彼らは我々からコンパニー(親友)と呼ばれる知遇に感激したと言おうか、人なつこく近付いてその純情を披歴する、学者諸士もいささかも軽侮の振る舞いなく深き思いやりを以って懇切に交わった。
或る時或る班の人が緑色の大きな蜥蜴(トカゲ)を見つけ、土産に絶好の良い標本と島民に頼んで捕えて貰って空瓶に入れアルコールを注ぎ込んだ。島民は憐れみに充ちた深刻な表情をして見ていたが、数回もがいた揚句愈々蜥蜴が最後の息を引き取った瞬間、異口同音に「アーメン」と唱へたのには学者達は一同ハッとした。 ここに於いて1人は説明してこの蜥蜴は決して我々が無益に命を絶って神の許に送ったのではない、動物学の研究の為。その亡骸を保存するのであって、人類のため犠牲となって昇天した最期である旨を懇々として話した。虫一疋殺してさえ、島民の感情を尊重して、こう迄も心を用いた如きは嬉しくも麗しいことであった。

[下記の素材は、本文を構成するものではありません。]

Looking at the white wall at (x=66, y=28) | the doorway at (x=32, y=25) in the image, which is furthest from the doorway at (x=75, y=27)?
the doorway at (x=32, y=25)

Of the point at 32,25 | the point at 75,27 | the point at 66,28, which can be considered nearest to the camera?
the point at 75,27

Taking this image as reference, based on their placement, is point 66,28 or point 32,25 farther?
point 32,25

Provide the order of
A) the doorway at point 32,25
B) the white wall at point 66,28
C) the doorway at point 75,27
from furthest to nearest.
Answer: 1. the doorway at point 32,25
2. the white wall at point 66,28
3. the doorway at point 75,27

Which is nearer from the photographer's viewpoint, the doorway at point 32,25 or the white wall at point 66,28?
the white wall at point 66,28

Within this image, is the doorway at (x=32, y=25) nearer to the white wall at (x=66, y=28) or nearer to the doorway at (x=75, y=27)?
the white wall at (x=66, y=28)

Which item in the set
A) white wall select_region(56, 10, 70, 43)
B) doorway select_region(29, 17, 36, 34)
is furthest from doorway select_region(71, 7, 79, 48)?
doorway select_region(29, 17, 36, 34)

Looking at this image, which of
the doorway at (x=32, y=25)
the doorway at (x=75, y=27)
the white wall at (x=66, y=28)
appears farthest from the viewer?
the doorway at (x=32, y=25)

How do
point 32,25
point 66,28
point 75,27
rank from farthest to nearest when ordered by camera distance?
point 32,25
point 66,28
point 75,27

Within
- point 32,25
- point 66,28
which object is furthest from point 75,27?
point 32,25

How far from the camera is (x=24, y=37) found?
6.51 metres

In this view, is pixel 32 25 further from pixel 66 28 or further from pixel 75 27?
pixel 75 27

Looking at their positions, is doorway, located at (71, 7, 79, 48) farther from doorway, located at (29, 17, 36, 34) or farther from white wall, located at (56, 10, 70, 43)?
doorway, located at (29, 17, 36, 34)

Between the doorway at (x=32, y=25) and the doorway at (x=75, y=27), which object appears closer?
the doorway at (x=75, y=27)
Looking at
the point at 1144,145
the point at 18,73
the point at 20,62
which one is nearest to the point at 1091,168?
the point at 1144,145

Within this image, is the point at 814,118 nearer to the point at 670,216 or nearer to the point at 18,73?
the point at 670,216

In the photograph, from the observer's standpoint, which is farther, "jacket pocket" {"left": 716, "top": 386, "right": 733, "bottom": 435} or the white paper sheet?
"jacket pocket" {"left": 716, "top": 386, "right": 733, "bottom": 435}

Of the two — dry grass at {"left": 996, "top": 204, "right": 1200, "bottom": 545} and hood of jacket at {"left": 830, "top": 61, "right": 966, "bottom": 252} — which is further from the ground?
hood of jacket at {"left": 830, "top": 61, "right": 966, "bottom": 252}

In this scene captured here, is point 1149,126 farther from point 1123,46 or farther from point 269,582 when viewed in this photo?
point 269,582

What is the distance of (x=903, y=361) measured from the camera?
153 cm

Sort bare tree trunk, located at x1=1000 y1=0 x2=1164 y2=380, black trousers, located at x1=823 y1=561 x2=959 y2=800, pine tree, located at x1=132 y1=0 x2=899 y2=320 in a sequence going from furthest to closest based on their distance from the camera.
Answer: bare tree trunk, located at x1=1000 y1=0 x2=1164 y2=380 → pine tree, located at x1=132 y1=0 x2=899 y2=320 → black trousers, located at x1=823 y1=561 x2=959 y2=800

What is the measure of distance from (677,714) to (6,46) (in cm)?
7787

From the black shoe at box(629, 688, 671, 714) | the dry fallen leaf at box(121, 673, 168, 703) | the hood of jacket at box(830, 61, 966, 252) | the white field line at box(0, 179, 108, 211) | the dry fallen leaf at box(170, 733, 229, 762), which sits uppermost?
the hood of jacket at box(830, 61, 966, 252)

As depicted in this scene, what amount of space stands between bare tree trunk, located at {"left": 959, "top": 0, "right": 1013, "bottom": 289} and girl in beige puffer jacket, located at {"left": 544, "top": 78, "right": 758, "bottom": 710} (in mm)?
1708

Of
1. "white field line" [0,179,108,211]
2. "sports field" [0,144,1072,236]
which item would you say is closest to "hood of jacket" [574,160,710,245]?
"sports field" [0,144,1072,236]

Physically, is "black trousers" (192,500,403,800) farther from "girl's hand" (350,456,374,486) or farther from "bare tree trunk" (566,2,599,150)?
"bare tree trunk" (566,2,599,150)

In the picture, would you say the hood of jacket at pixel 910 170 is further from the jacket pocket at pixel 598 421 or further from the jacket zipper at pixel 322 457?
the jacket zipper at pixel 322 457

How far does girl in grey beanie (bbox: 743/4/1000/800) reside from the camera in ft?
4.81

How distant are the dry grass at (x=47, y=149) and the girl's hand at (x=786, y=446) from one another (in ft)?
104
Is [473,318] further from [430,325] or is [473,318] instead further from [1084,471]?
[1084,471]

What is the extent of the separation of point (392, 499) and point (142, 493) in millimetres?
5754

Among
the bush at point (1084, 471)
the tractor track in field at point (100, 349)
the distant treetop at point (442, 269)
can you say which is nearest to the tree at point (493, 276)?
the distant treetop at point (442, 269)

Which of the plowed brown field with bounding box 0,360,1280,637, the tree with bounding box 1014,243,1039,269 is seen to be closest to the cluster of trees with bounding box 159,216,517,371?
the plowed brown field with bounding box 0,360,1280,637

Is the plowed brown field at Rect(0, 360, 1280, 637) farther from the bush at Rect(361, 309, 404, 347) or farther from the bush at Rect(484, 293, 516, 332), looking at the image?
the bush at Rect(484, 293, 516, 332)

日食が済み、設備を撤し荷物を汽船に積み我らの去る日は近付いた。観測隊は記念碑を兼ねたコンクリートの3 t 入りの水タンクを教会の入口に作って島民の為に残すこととした。出発の前日夕闇頃その前に観測隊及び島民一同集まり寄贈の挨拶をし、双方離別の言葉を交換した。
終わりに子供達は日本語でお別れの歌「神共にいまして」を合唱し「また会う日まで」と繰り返し繰り返し歌った。誰かこの世に於いて再会を期し得よう。哀愁深く一同の胸を打った。
翠朝島民一同海岸に見送り、観測隊は何回にも分かれてボートに乗り汽船に移った。最後迄唯独り残った自分は宿舎にあてた教会堂を清掃し、再び神の聖堂として、神と島民とに返す為、祭壇の位置に進んでルーベル君とそこに祈りを捧げ、堅く握手をして別れた。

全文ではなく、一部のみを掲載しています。